- Opening Delimiter -
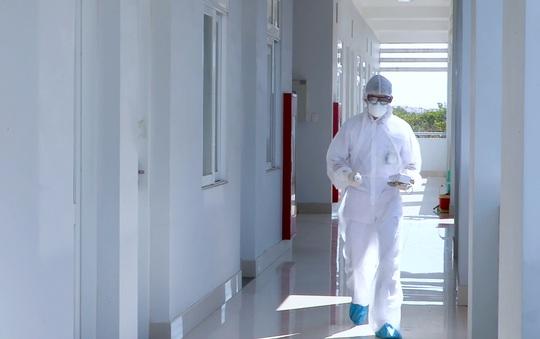 Vũng Tàu truy tìm 2 F1 của bệnh nhân mắc Covid-19 trên chuyến bay VJ133 - Ảnh 1.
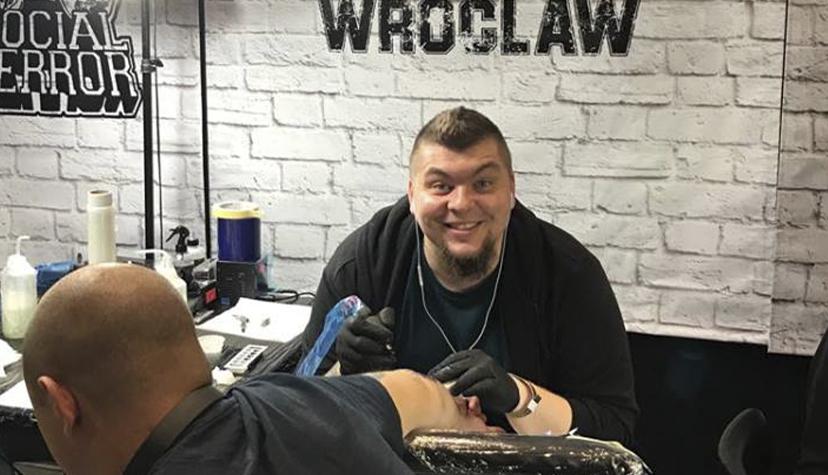 Tatuażysta Ruslan Novak zmiasta Wrocław zestudio tatuażu Black Moth Tattoo & Piercing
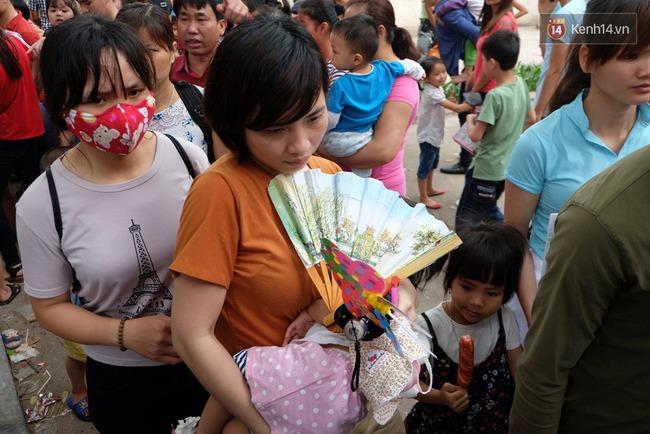 Hà Nội: Biển người chen chân ở vườn thú Thủ Lệ, ngồi la liệt trên bãi cỏ dịp nghỉ lễ 30/4 - Ảnh 13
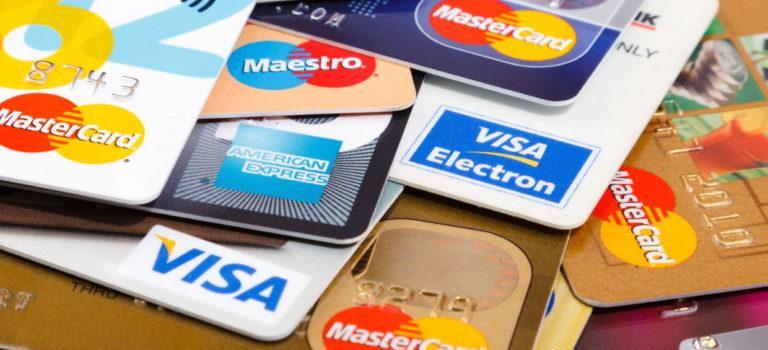 Где может пригодиться кредитная карта?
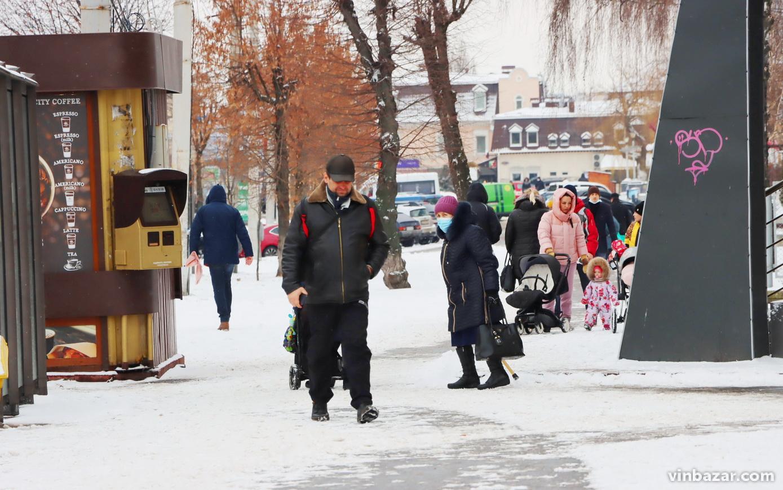 Вінницю засипало снігом. Синоптики прогнозують ще більші опади (Фото)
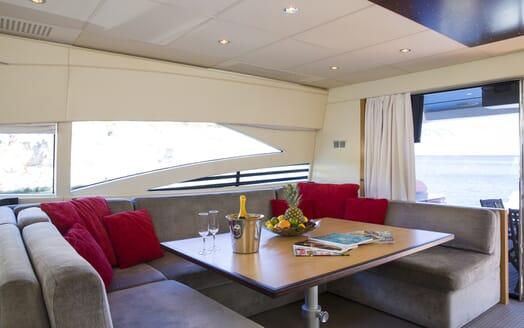Motor Yacht Tiger Lily salon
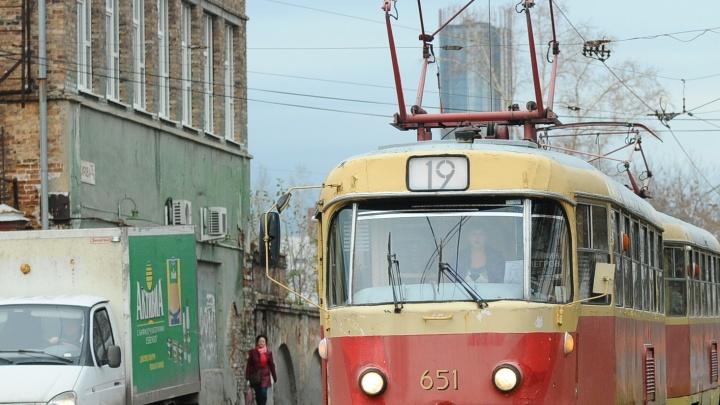 Возле «Карнавала» остановилось движение трамваев. Рассказываем, что происходит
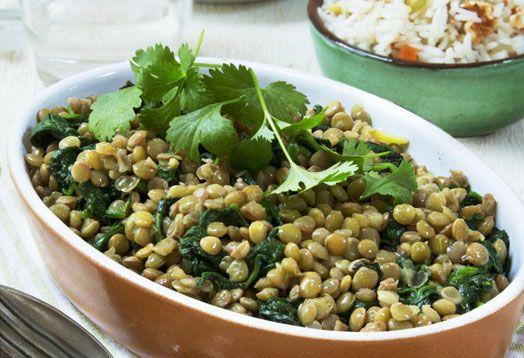 Groene linzen met spinazie en notenrijst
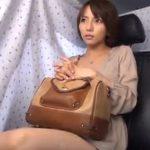 【ナンパ若妻動画】「ゴム付けて下さい…」26歳素人のショートカットが似合う美人妻に無許可中出し!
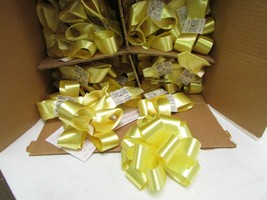 """LOT OF 100 RIBBON BOWS YELLOW COLOR PEEL & STICK EASY NEW 5"""" MADE IN USA - $8.86"""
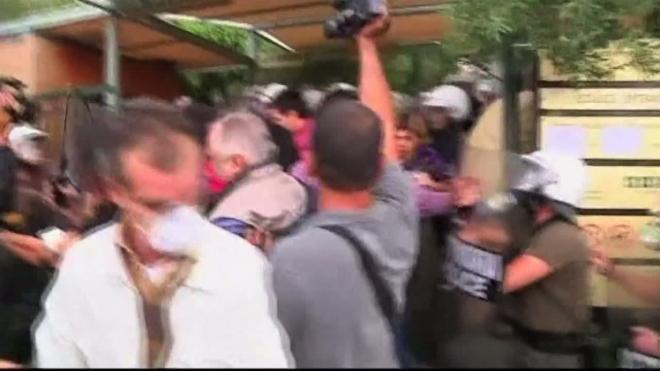 Акрополь освобождали со слезоточивым газом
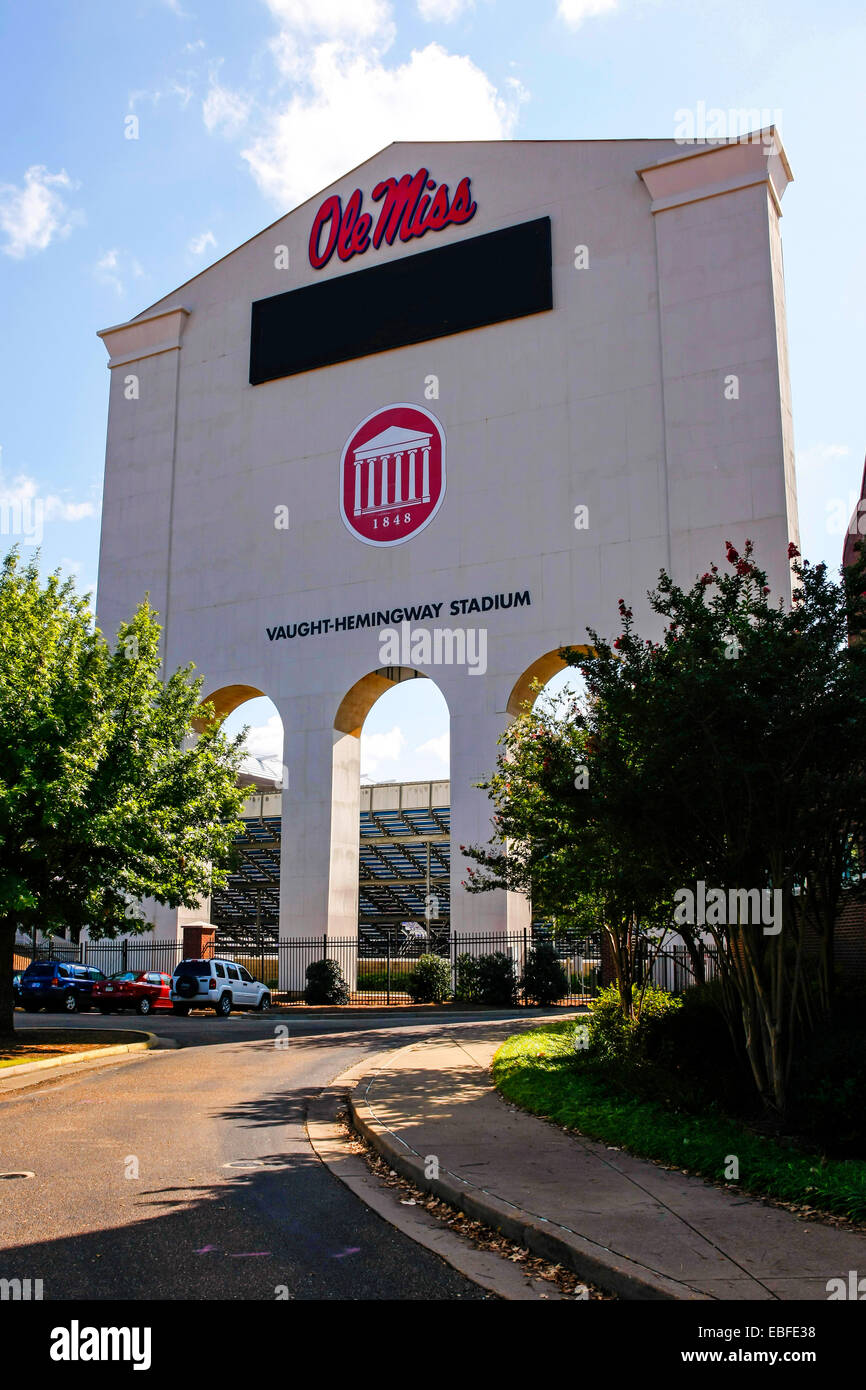 Das Vaught Hemmingway-Stadion auf dem Campus der Ole Miss University of Mississippi in Oxford. Stockbild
- Closing Delimiter -
◆ Action item: Repeat the entries verbatim; no pictures.

◆ Result:
 Vũng Tàu truy tìm 2 F1 của bệnh nhân mắc Covid-19 trên chuyến bay VJ133 - Ảnh 1.
 Tatuażysta Ruslan Novak zmiasta Wrocław zestudio tatuażu Black Moth Tattoo & Piercing
 Hà Nội: Biển người chen chân ở vườn thú Thủ Lệ, ngồi la liệt trên bãi cỏ dịp nghỉ lễ 30/4 - Ảnh 13
 Где может пригодиться кредитная карта?
 Вінницю засипало снігом. Синоптики прогнозують ще більші опади (Фото)
Motor Yacht Tiger Lily salon
 Возле «Карнавала» остановилось движение трамваев. Рассказываем, что происходит
 Groene linzen met spinazie en notenrijst
 【ナンパ若妻動画】「ゴム付けて下さい…」26歳素人のショートカットが似合う美人妻に無許可中出し!
 """LOT OF 100 RIBBON BOWS YELLOW COLOR PEEL & STICK EASY NEW 5"""" MADE IN USA - $8.86"""
 Акрополь освобождали со слезоточивым газом
 Das Vaught Hemmingway-Stadion auf dem Campus der Ole Miss University of Mississippi in Oxford. Stockbild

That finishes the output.